Ее война с властями кончилась тем, что они сами стали воевать с ней. Однако она не испугалась. Ее доверенные лица в правительстве предупредили Мануэлу, что в день национального праздника на главной площади будет устроен фейерверк, а посередине установлена карикатурная фигура генерала, одетого королем шутов. Мануэла и ее рабыни кавалерийской атакой прорвались сквозь охрану и разгромили это сооружение. Сам алькальд попытался тогда арестовать Мануэлу прямо в ее доме, послав туда отряд солдат, но она встретила их с парой заряженных пистолетов в руках, и только благоразумие обеих сторон предотвратило стычку.
Единственное, что могло угомонить ее, – то, что власть перешла к генералу Урданете. Она видела в нем подлинного друга, а Урданета в ней – свою самую горячую сторонницу. Когда генерал воевал на юге против перуанских заговорщиков, а она осталась в Санта-Фе одна, Урданета был ее преданным другом – заботился о ее безопасности и о том, чтобы у нее было все необходимое. А когда генерал сделал свое злосчастное заявление на Высочайшем Конгрессе, именно Мануэла добилась, чтобы он написал Урданете: «Предлагаю вам от всего сердца былую дружбу и полное примирение». Урданета принял любезное послание генерала, а Мануэла после военного переворота вернула ему свое расположение. Теперь она исчезла с глаз общественности, причем целиком и полностью, так что в начале октября прошел слух, будто она уехала в Соединенные Штаты, и никто в этом не усомнился. В общем, Хосе Паласиос был прав: с Мануэлей все в порядке, потому что о ней ничего не известно.

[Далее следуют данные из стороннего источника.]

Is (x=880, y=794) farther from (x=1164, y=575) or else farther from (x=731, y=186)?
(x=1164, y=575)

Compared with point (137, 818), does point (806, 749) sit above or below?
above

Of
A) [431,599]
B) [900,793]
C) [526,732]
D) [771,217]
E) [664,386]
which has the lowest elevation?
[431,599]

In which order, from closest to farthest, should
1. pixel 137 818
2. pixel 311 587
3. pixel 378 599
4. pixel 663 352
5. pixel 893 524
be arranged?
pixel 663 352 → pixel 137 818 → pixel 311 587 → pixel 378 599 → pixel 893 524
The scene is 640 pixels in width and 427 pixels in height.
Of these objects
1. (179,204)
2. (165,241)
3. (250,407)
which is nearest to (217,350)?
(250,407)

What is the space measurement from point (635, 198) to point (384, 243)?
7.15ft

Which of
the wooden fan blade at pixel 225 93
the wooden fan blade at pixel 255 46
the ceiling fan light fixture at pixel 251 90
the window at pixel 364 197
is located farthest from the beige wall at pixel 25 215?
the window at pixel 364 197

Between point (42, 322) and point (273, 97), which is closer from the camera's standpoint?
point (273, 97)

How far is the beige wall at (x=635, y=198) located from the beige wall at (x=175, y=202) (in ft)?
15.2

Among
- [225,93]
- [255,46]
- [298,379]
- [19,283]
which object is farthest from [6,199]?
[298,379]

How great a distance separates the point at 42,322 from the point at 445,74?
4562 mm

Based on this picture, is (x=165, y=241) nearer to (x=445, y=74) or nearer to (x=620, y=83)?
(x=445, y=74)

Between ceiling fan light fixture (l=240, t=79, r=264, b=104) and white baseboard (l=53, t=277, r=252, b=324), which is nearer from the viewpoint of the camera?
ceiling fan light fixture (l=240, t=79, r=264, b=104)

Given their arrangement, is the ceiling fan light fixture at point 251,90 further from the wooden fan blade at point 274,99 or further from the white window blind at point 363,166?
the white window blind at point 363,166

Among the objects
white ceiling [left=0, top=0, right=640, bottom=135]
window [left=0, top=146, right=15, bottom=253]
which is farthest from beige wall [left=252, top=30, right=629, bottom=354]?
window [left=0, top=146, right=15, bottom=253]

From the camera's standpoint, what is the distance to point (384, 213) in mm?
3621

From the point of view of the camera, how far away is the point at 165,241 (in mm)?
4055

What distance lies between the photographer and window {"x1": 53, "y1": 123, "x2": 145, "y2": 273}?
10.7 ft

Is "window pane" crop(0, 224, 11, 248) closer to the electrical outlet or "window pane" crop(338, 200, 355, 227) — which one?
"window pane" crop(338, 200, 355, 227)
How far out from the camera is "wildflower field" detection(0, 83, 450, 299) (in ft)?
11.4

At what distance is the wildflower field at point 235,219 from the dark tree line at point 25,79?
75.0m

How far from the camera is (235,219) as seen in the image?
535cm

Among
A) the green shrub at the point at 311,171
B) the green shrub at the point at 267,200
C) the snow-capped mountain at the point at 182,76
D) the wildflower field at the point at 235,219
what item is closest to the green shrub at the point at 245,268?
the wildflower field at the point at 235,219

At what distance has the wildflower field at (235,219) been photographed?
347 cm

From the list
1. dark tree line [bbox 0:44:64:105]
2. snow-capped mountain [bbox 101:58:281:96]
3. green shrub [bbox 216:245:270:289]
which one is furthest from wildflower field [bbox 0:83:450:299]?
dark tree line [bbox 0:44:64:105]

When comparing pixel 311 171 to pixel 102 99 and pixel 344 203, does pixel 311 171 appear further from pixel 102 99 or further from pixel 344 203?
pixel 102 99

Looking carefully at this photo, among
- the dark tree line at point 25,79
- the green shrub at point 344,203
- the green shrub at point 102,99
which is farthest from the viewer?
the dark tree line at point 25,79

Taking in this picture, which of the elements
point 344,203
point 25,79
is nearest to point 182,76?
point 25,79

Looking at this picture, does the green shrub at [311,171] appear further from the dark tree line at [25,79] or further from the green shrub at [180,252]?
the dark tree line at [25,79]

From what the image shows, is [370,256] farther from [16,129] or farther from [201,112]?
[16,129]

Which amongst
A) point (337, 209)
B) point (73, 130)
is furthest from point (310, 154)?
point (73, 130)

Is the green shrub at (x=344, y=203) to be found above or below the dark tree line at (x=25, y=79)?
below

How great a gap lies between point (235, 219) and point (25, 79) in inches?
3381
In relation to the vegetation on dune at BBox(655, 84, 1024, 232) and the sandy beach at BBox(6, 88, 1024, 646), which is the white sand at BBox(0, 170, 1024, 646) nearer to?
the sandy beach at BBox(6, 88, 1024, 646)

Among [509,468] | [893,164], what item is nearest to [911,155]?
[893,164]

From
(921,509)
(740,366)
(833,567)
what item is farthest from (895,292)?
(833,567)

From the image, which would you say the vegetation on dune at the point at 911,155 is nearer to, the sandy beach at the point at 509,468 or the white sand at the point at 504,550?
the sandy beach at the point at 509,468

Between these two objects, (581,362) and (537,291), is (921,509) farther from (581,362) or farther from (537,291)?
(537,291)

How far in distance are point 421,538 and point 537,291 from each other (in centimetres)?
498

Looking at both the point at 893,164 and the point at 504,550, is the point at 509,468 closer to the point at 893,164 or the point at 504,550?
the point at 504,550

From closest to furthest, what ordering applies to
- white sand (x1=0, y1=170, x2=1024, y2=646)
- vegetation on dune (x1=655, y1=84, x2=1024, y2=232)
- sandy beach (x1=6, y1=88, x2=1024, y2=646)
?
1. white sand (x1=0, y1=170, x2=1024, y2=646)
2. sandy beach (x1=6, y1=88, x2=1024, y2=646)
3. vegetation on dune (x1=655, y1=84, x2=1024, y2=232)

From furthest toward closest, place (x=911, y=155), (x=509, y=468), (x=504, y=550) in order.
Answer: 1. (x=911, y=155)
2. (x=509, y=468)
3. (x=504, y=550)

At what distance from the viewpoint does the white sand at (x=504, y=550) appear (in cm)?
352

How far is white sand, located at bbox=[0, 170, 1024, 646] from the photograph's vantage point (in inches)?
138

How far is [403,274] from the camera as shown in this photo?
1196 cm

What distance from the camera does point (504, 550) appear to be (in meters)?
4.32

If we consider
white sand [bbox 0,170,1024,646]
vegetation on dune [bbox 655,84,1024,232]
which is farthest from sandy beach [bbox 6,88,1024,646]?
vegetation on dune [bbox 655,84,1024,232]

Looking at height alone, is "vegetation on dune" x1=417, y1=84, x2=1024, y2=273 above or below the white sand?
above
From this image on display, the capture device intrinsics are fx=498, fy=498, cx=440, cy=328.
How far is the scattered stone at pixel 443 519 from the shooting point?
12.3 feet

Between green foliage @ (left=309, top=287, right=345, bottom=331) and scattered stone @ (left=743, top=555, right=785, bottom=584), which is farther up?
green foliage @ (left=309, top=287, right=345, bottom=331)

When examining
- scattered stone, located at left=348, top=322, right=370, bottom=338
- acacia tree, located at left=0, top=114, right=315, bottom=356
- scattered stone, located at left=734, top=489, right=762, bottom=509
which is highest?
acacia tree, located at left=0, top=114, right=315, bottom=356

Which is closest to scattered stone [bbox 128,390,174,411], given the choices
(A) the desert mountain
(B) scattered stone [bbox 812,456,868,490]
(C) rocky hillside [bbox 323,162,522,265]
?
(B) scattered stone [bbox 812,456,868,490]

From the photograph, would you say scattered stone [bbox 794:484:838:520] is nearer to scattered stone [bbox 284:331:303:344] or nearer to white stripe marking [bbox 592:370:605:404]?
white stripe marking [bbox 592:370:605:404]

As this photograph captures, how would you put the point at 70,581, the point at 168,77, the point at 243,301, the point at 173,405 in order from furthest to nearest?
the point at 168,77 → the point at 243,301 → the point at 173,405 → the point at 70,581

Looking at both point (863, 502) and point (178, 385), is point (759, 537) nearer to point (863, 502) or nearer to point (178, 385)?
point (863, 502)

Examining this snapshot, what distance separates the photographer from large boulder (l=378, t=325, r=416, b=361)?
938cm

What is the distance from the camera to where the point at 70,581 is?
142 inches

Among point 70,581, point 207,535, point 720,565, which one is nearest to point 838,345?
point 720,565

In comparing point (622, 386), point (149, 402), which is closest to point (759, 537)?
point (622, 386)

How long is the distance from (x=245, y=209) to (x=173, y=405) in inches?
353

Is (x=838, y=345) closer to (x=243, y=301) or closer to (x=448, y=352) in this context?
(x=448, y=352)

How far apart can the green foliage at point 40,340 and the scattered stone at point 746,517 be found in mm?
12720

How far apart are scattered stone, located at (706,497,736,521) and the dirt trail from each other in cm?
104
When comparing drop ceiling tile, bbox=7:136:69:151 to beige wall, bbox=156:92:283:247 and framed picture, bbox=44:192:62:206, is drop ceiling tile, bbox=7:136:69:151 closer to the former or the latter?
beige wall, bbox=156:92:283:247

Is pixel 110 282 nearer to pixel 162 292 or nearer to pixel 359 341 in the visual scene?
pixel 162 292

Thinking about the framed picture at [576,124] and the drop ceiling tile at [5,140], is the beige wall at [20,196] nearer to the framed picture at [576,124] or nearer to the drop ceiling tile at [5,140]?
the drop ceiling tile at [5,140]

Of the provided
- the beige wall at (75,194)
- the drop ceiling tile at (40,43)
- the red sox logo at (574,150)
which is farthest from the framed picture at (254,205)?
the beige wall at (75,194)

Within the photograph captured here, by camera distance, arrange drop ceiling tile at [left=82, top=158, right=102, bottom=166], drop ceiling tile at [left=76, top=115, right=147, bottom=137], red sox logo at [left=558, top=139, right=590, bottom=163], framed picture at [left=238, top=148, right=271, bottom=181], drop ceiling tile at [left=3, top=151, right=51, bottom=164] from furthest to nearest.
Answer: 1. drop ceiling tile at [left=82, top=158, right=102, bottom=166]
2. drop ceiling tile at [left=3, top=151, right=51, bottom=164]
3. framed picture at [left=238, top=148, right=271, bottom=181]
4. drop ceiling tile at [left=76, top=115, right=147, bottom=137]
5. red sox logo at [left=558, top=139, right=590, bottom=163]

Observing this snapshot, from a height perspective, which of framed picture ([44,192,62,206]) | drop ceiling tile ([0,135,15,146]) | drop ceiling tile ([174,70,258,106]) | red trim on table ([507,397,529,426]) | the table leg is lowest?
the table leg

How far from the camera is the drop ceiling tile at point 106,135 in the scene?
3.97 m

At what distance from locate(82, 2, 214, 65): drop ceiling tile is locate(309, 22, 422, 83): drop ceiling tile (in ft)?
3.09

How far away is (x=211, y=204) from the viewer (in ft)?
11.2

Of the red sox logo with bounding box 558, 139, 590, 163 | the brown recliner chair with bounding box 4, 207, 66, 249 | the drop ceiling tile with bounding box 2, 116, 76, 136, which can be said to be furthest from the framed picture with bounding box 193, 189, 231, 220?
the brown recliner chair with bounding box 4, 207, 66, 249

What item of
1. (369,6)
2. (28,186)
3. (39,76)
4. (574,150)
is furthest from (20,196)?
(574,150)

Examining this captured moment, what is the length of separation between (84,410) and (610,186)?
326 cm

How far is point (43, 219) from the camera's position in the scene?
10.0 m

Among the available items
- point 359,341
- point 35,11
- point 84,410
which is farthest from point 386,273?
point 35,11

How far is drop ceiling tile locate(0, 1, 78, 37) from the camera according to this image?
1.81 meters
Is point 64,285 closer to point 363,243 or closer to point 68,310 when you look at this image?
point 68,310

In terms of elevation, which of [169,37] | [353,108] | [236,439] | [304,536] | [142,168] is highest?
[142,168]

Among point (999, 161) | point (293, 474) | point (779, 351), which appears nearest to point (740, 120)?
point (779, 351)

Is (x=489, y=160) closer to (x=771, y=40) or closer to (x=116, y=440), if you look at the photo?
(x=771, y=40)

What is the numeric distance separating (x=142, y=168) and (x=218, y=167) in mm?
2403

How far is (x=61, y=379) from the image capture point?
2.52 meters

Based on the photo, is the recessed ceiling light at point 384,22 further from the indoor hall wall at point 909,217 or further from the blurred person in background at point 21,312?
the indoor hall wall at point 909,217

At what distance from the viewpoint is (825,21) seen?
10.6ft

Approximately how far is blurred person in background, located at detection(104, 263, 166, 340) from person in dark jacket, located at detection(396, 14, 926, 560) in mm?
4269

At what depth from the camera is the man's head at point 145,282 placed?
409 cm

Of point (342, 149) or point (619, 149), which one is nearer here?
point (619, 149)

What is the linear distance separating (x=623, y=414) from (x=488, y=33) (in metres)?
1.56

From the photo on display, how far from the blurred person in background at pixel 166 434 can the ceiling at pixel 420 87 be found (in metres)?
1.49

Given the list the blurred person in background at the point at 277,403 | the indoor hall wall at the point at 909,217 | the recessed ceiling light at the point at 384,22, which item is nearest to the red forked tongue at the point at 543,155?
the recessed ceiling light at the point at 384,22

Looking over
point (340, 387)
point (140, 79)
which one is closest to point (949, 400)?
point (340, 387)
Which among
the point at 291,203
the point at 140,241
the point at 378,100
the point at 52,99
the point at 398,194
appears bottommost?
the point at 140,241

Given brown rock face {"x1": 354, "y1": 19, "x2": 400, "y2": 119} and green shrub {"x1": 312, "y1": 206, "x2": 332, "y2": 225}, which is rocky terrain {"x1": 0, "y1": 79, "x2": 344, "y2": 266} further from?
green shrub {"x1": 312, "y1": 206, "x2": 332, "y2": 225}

Однажды эти отголоски прошлого, затерянные в дожде, в печальном ожидании неизвестно чего или кого и неизвестно зачем, пронзили генерала до глубины души: во сне он заплакал. Услышав слабые всхлипы, Хосе Паласиос подумал, что это скулит бродячий пес, подобранный во время путешествия по реке. Но то плакал его господин. Хосе Паласиос растерялся – за долгие годы близкого общения он только однажды видел, как тот плакал, и не от слабости, а от злости. Он позвал капитана Ибарру, который бодрствовал в коридоре, и тот тоже услышал тихий плач.
– Теперь, Бог даст, ему полегчает, – сказал Ибарра.
– Теперь нам всем полегчает, – сказал Хосе Паласиос.
Генерал спал дольше обычного. Его не разбудили ни птицы в соседнем саду, ни церковные колокола; Хосе Паласиос несколько раз наклонялся над гамаком и слушал его дыхание. Когда генерал открыл глаза, был девятый час и начиналась жара.
– Суббота, шестнадцатое октября, – сказал Хосе Паласиос. – День святой Маргариты Марии Алакоке.
Генерал приподнялся в гамаке и посмотрел в окно на безлюдную пыльную площадь, на церковь с облупившимися стенами, на драку петухов за потроха дохлой собаки. Обжигающие лучи раннего солнца обещали душный день.
– Надо поскорей убираться отсюда, – сказал генерал. – Я не хочу слышать залпы расстрелов.
Хосе Паласиос вздрогнул. Такое уже было, в другом месте и в другое время, и генерал был такой же, как сейчас, – стоя босиком на шершавом каменном полу, в длинных кальсонах и в ночном колпаке на бритой голове. Действительность напоминала повторяющийся сон.
– Мы эти залпы не услышим, – ответил Хосе Паласиос и добавил вскользь, уточняя:
– Генерал Пиар был расстрелян в Ангостуре, и не сегодня, а в такой же, как сегодня, день в пять вечера, тринадцать лет назад.